[Items from a data source]
====

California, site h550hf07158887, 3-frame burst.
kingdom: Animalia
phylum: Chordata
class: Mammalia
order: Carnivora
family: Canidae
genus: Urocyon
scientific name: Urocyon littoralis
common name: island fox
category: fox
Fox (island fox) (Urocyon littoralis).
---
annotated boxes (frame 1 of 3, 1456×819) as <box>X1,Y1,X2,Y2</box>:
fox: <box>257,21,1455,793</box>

====

EXERCISE OBJECTIVE
Each line must be given again exactly as written above.

YOUR RESPONSE
California, site h550hf07158887, 3-frame burst.
kingdom: Animalia
phylum: Chordata
class: Mammalia
order: Carnivora
family: Canidae
genus: Urocyon
scientific name: Urocyon littoralis
common name: island fox
category: fox
Fox (island fox) (Urocyon littoralis).
---
annotated boxes (frame 1 of 3, 1456×819) as <box>X1,Y1,X2,Y2</box>:
fox: <box>257,21,1455,793</box>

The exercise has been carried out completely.